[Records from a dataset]
■ ■ ■
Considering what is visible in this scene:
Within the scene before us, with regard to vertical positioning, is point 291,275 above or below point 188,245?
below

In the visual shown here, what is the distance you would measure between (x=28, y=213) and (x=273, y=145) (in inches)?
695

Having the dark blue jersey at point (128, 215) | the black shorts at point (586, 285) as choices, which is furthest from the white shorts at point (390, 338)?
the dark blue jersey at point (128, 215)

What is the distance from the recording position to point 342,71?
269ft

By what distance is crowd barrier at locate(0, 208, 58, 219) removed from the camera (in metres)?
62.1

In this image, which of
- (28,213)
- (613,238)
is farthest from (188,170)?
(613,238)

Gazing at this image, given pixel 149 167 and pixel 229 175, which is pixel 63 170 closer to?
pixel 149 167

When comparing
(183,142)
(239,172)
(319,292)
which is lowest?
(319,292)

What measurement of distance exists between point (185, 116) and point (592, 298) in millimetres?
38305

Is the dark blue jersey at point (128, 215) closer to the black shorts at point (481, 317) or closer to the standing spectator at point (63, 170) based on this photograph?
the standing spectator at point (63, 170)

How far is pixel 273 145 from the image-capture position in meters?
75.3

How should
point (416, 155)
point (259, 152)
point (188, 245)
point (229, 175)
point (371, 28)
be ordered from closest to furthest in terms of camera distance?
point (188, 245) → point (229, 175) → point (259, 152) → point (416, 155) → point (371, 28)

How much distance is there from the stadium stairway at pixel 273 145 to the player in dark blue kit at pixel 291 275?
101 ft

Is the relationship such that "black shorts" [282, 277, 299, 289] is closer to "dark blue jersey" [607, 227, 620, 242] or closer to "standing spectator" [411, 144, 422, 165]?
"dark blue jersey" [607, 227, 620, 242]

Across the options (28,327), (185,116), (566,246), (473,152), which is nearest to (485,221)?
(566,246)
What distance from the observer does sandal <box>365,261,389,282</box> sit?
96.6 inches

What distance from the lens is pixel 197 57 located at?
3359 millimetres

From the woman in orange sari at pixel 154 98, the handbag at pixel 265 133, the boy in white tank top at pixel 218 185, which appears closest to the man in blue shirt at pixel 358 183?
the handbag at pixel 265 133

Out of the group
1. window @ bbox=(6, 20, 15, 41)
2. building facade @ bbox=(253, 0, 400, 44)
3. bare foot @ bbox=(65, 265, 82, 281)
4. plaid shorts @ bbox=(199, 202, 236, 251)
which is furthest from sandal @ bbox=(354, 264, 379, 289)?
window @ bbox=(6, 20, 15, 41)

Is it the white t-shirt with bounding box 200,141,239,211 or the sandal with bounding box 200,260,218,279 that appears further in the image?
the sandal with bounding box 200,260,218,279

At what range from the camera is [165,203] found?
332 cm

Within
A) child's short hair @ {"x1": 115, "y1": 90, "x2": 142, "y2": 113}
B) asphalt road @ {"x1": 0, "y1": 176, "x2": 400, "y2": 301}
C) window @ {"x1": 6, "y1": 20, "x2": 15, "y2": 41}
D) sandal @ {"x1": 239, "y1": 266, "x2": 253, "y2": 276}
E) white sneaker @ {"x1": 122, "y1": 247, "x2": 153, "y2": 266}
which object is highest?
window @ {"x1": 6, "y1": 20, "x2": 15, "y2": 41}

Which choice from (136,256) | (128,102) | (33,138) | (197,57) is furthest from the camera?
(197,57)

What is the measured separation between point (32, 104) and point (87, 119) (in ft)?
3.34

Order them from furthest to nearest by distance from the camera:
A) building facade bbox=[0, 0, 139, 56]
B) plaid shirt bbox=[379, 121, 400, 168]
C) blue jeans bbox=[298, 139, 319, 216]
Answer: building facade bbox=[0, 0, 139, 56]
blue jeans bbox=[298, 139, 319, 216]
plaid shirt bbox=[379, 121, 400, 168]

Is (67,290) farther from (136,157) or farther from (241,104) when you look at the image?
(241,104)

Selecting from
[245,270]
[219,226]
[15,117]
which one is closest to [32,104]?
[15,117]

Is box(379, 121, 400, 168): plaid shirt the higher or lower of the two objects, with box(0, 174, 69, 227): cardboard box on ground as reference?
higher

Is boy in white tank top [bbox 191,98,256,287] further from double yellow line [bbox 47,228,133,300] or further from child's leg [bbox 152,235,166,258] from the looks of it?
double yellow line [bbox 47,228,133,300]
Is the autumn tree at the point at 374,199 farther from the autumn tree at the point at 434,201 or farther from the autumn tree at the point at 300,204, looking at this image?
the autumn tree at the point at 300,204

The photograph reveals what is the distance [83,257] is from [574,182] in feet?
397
■ ■ ■
» EXERCISE
Extract all of the material exactly as it is written.

» RESULT FOR THIS TASK
Considering what is visible in this scene:
Within the scene before us, with regard to vertical positioning, is point 291,275 above or below point 188,245?
below

In the visual shown here, what is the distance you would measure between (x=28, y=213) and (x=273, y=145) (in inches)?
695

Having the dark blue jersey at point (128, 215) | the black shorts at point (586, 285) as choices, which is furthest from the white shorts at point (390, 338)?
the dark blue jersey at point (128, 215)

What is the distance from the recording position to point 342,71?
269ft

By what distance is crowd barrier at locate(0, 208, 58, 219) removed from the camera (in metres)?
62.1

In this image, which of
- (28,213)
- (613,238)
is farthest from (188,170)?
(613,238)

Gazing at this image, given pixel 149 167 and pixel 229 175, which is pixel 63 170 closer to?
pixel 149 167

When comparing
(183,142)
(239,172)
(319,292)
which is lowest?
(319,292)

What measurement of distance exists between point (185, 116) and point (592, 298) in millimetres?
38305

Is the dark blue jersey at point (128, 215) closer to the black shorts at point (481, 317) or closer to the standing spectator at point (63, 170) based on this photograph?
the standing spectator at point (63, 170)

How far is pixel 273 145 from the image-capture position in meters?
75.3

How should
point (416, 155)
point (259, 152)
point (188, 245)
point (229, 175)
point (371, 28)
be ordered from closest to furthest in terms of camera distance?
point (188, 245) → point (229, 175) → point (259, 152) → point (416, 155) → point (371, 28)

How much distance is there from the stadium stairway at pixel 273 145 to the player in dark blue kit at pixel 291 275?
101 ft

Is the relationship such that "black shorts" [282, 277, 299, 289] is closer to "dark blue jersey" [607, 227, 620, 242] or closer to "standing spectator" [411, 144, 422, 165]?
"dark blue jersey" [607, 227, 620, 242]

Across the options (28,327), (185,116), (566,246), (473,152), which is nearest to (485,221)?
(566,246)
What distance from the observer does sandal <box>365,261,389,282</box> sit?
96.6 inches

What distance from the lens is pixel 197 57 located at?
3359 millimetres

From the woman in orange sari at pixel 154 98, the handbag at pixel 265 133, the boy in white tank top at pixel 218 185, which appears closest to the man in blue shirt at pixel 358 183?
the handbag at pixel 265 133

Out of the group
1. window @ bbox=(6, 20, 15, 41)
2. building facade @ bbox=(253, 0, 400, 44)
3. bare foot @ bbox=(65, 265, 82, 281)
4. plaid shorts @ bbox=(199, 202, 236, 251)
which is furthest from sandal @ bbox=(354, 264, 379, 289)?
window @ bbox=(6, 20, 15, 41)

Is it the white t-shirt with bounding box 200,141,239,211 or the sandal with bounding box 200,260,218,279 that appears further in the image?
the sandal with bounding box 200,260,218,279

At what range from the camera is [165,203] found?
332 cm

Within
A) child's short hair @ {"x1": 115, "y1": 90, "x2": 142, "y2": 113}
B) asphalt road @ {"x1": 0, "y1": 176, "x2": 400, "y2": 301}
C) window @ {"x1": 6, "y1": 20, "x2": 15, "y2": 41}
D) sandal @ {"x1": 239, "y1": 266, "x2": 253, "y2": 276}
E) white sneaker @ {"x1": 122, "y1": 247, "x2": 153, "y2": 266}
which object is highest?
window @ {"x1": 6, "y1": 20, "x2": 15, "y2": 41}

Which choice from (136,256) | (128,102) | (33,138) | (197,57) is furthest from the camera?
(197,57)

What is the measured separation between point (32, 104) and point (87, 119) (in ft)?
3.34

Order them from furthest to nearest by distance from the camera:
A) building facade bbox=[0, 0, 139, 56]
B) plaid shirt bbox=[379, 121, 400, 168]
C) blue jeans bbox=[298, 139, 319, 216]
Answer: building facade bbox=[0, 0, 139, 56]
blue jeans bbox=[298, 139, 319, 216]
plaid shirt bbox=[379, 121, 400, 168]

Is (67,290) farther from (136,157) or farther from (241,104) when you look at the image?
(241,104)

Selecting from
[245,270]
[219,226]
[15,117]
which one is closest to [32,104]?
[15,117]

Is box(379, 121, 400, 168): plaid shirt the higher or lower of the two objects, with box(0, 174, 69, 227): cardboard box on ground as reference?
higher

Is boy in white tank top [bbox 191,98,256,287] further from double yellow line [bbox 47,228,133,300] or further from child's leg [bbox 152,235,166,258] from the looks of it?
double yellow line [bbox 47,228,133,300]
Is the autumn tree at the point at 374,199 farther from the autumn tree at the point at 434,201 or farther from the autumn tree at the point at 300,204, looking at this image?
the autumn tree at the point at 300,204

The photograph reveals what is the distance [83,257] is from [574,182] in feet?
397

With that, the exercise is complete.